In fact, data is so crucial to the virtual brands, that “without it, you would become blind”, says El-Eit.

“With AI and machine learning, it allows us to really understand every single step of the process from the pre-ordering to the ordering. Knowing what you want, at what time, understanding your moods, behaviour, your order history, we can predict what you want, your diet. It gives us visibility,” says El-Eit. “Every single tech between your hands today is all about psychology and understanding your behaviour whether it is Instagram or , but as much as we are a tech company, we are a food company and we want to make sure we are marrying these two.”

But kaykroo is not giving up on the brick and mortar presence entirely. The company is looking to launch a “digital food hall”, a physical location where customers can dine in and order any dish from their roster of virtual brands, something it defines as a brick and click model.

“It is part of our strategy of building experiences. It helps to create awareness and is a bridge between the consumer and brand for longevity.
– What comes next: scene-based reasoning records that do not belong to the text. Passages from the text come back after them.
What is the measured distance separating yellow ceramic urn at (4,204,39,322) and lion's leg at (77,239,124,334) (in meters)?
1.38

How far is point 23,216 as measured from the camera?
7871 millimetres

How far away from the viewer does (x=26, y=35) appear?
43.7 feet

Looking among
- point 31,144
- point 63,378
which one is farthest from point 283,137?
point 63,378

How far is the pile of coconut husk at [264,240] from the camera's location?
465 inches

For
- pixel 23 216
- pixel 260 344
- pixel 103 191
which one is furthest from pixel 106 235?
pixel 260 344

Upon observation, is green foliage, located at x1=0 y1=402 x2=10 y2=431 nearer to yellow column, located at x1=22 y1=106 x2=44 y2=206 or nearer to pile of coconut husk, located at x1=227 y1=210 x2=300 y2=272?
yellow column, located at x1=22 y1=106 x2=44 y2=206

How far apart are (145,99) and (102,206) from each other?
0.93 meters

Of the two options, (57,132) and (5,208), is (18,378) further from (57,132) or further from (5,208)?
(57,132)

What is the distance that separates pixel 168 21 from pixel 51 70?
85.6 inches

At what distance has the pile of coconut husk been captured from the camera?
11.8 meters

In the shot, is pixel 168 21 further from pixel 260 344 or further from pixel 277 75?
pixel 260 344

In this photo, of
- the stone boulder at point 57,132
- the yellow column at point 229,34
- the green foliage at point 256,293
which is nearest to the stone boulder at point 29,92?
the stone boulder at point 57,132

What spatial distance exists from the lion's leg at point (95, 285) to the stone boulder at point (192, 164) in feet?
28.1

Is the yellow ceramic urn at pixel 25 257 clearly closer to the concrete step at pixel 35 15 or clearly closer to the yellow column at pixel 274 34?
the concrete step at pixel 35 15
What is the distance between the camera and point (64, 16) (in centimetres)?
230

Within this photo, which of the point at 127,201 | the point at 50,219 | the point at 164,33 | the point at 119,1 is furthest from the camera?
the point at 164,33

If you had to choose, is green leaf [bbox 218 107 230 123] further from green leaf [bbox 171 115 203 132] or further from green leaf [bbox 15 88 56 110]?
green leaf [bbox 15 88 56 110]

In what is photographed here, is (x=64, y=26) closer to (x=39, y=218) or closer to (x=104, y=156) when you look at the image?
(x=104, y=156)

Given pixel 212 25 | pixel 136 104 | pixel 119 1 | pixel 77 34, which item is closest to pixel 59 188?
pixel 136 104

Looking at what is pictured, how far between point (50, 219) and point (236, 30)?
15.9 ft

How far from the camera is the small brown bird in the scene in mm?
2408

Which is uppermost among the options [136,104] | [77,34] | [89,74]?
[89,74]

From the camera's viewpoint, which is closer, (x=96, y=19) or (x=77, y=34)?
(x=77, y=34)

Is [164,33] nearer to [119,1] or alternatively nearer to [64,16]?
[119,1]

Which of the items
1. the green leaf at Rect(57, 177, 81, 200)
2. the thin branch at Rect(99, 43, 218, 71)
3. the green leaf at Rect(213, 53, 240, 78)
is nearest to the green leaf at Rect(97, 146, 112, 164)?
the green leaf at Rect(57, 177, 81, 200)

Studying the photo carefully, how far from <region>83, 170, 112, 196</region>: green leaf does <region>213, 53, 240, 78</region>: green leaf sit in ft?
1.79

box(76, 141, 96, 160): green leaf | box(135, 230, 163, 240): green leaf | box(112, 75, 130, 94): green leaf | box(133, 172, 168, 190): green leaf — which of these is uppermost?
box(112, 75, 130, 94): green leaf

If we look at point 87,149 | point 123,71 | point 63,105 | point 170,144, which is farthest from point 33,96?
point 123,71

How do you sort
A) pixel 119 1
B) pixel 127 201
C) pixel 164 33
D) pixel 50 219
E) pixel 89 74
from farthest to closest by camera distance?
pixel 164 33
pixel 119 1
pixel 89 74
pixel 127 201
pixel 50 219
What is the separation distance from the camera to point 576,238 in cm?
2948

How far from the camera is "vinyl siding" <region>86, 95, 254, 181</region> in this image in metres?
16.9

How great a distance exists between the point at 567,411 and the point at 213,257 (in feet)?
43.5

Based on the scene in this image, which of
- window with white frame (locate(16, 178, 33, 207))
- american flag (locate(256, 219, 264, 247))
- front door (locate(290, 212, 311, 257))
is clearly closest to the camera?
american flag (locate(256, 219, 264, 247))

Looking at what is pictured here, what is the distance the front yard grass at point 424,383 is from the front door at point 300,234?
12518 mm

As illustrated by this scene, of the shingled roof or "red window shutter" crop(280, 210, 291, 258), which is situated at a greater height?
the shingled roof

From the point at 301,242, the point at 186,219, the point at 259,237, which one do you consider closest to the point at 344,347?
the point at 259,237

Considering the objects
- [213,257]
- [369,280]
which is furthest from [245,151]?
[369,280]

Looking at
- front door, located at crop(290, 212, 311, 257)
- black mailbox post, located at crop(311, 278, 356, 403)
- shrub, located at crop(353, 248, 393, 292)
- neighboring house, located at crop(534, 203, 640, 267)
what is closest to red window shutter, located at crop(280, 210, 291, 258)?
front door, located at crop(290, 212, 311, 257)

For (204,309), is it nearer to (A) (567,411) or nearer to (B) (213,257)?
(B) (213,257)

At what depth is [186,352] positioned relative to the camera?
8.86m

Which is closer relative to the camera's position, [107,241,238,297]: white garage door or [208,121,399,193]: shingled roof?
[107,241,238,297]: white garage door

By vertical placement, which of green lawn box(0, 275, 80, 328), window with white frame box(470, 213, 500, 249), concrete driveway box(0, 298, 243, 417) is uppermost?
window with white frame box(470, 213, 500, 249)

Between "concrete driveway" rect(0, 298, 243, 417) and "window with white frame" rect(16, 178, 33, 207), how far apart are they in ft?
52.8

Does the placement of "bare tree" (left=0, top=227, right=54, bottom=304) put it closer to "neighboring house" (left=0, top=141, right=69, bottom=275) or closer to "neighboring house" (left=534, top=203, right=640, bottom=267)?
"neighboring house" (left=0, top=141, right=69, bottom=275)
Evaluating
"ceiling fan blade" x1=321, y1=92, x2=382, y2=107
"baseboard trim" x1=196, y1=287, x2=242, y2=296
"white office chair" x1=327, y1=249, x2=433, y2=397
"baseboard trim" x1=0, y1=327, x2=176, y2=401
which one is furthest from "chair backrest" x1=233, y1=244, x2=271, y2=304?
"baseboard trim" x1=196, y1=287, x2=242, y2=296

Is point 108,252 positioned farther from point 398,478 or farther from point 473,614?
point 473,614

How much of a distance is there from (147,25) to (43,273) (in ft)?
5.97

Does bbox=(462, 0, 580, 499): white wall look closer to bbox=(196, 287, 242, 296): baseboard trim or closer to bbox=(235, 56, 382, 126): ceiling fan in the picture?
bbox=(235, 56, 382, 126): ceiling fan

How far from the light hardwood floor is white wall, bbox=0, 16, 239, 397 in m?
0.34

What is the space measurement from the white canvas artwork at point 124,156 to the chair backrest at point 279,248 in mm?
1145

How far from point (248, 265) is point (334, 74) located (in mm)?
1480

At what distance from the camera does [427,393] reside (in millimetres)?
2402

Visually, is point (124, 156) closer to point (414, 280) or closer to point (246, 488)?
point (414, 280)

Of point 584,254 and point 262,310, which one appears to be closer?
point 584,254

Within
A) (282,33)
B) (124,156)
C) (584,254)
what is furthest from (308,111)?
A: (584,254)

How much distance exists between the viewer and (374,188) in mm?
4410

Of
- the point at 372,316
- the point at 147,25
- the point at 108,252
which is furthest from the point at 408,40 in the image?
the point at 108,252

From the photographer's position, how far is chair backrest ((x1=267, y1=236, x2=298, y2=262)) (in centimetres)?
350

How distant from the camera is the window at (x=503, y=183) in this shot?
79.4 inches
The offline element is very important, look at all the trends happening worldwide with the big tech companies like Amazon, Apple, Microsoft, they’re building a very big portfolio of brands and to make sure you get the experience, they’re creating a physical location for you to get closer to the product and brand,” says El-Eit.
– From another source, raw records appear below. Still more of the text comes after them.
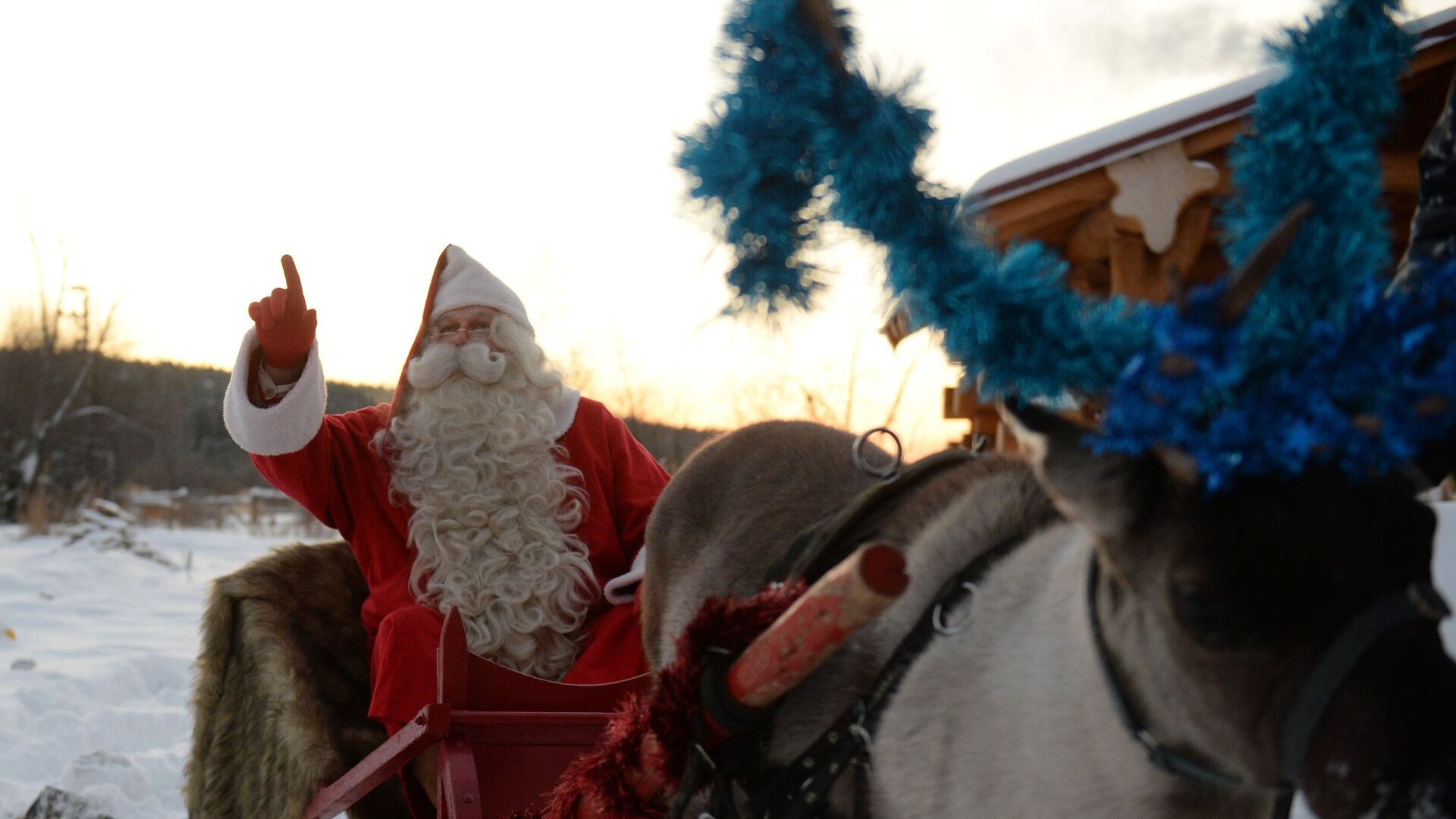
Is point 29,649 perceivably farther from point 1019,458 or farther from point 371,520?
point 1019,458

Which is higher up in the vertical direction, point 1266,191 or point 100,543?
point 1266,191

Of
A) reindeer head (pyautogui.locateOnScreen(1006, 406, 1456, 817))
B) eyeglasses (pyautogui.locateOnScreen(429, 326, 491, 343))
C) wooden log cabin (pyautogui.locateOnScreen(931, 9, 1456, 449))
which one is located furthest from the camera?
wooden log cabin (pyautogui.locateOnScreen(931, 9, 1456, 449))

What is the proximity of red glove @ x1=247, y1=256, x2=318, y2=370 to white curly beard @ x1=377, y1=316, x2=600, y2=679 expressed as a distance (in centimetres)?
56

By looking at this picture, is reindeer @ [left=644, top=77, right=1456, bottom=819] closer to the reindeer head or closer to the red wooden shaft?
the reindeer head

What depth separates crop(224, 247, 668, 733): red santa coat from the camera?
273 cm

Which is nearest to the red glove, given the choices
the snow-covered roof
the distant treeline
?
the snow-covered roof

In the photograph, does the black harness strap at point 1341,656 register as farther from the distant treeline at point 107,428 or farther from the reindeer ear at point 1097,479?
the distant treeline at point 107,428

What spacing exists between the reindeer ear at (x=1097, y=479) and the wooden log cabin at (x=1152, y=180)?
151 inches

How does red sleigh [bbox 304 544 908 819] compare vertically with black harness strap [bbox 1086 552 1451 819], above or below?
below

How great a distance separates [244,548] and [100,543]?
10.7 feet

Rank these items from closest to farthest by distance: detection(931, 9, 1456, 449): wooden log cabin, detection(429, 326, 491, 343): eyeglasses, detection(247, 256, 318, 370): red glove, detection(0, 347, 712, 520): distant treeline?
detection(247, 256, 318, 370): red glove < detection(429, 326, 491, 343): eyeglasses < detection(931, 9, 1456, 449): wooden log cabin < detection(0, 347, 712, 520): distant treeline

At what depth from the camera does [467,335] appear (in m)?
3.69

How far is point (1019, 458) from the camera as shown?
188cm

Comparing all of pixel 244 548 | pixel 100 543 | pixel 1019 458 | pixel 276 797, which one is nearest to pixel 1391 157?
pixel 1019 458
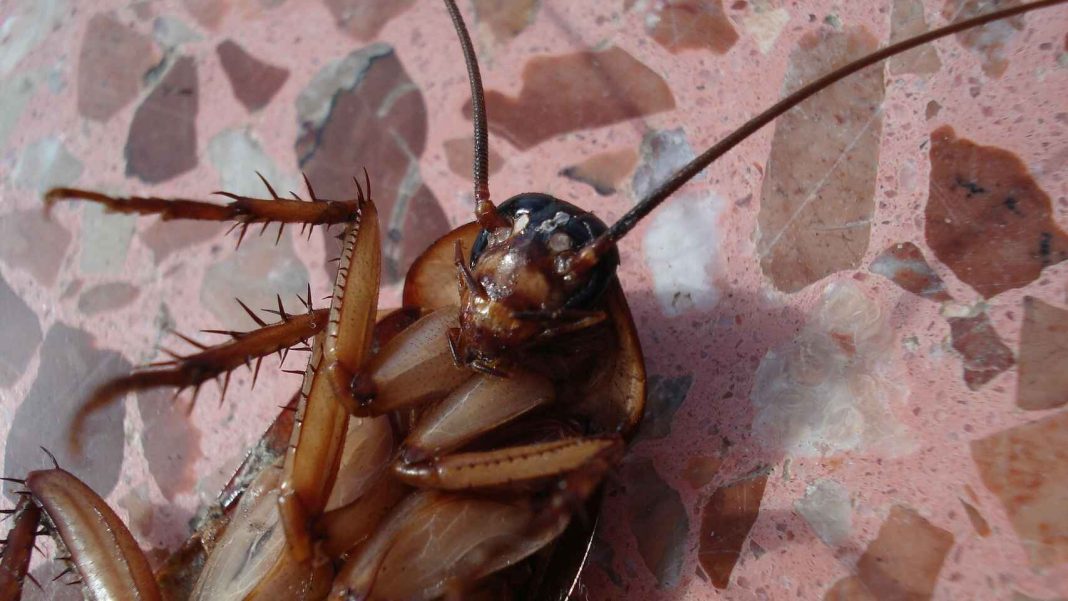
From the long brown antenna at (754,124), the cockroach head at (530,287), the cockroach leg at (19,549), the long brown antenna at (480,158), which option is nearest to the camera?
the long brown antenna at (754,124)

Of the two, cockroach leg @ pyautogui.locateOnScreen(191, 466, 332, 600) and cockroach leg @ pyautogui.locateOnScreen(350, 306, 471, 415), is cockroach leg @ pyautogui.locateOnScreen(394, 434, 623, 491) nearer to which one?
cockroach leg @ pyautogui.locateOnScreen(350, 306, 471, 415)

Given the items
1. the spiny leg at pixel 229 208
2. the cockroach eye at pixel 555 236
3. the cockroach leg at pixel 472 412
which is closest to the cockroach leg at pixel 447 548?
the cockroach leg at pixel 472 412

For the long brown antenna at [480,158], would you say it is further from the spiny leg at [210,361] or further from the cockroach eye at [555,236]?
the spiny leg at [210,361]

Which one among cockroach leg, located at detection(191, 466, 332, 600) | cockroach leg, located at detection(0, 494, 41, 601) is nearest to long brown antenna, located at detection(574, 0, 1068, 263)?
cockroach leg, located at detection(191, 466, 332, 600)

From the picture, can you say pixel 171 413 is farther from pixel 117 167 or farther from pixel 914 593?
pixel 914 593

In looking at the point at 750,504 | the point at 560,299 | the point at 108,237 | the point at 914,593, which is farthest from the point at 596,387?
the point at 108,237

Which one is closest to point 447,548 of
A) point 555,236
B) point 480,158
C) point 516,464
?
point 516,464
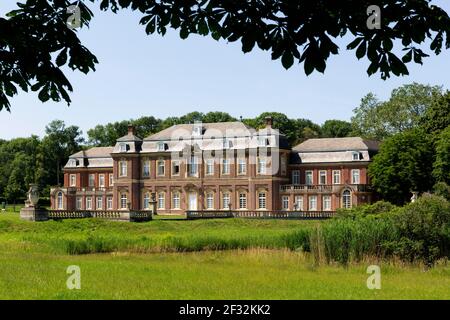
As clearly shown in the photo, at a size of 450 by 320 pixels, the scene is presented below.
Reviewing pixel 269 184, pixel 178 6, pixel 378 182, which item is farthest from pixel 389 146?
pixel 178 6

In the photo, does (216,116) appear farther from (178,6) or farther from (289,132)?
(178,6)

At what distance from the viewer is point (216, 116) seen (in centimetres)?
8356

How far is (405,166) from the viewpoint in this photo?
51500mm

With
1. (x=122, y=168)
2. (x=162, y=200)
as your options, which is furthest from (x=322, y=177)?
(x=122, y=168)

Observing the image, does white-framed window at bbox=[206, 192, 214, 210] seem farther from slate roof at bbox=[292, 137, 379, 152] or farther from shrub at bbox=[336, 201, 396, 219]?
shrub at bbox=[336, 201, 396, 219]

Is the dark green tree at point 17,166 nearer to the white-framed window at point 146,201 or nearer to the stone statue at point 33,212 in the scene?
the white-framed window at point 146,201

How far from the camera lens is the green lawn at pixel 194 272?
14062 millimetres

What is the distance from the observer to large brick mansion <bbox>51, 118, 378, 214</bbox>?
5653 centimetres

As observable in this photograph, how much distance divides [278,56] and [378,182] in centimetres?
4861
The digital food hall, the first of which will be launched in Dubai Silicon Oasis in December this year, will have minimum staff and instead customers will be able to order using a digital interface.

“You can survive and interact with a brand virtually, but it is important to give life in front of you in an economic way,” he says. “Dine in customers spend more, but the delivery customer is more valuable if you succeed in retaining them, you will make more money in the long term.”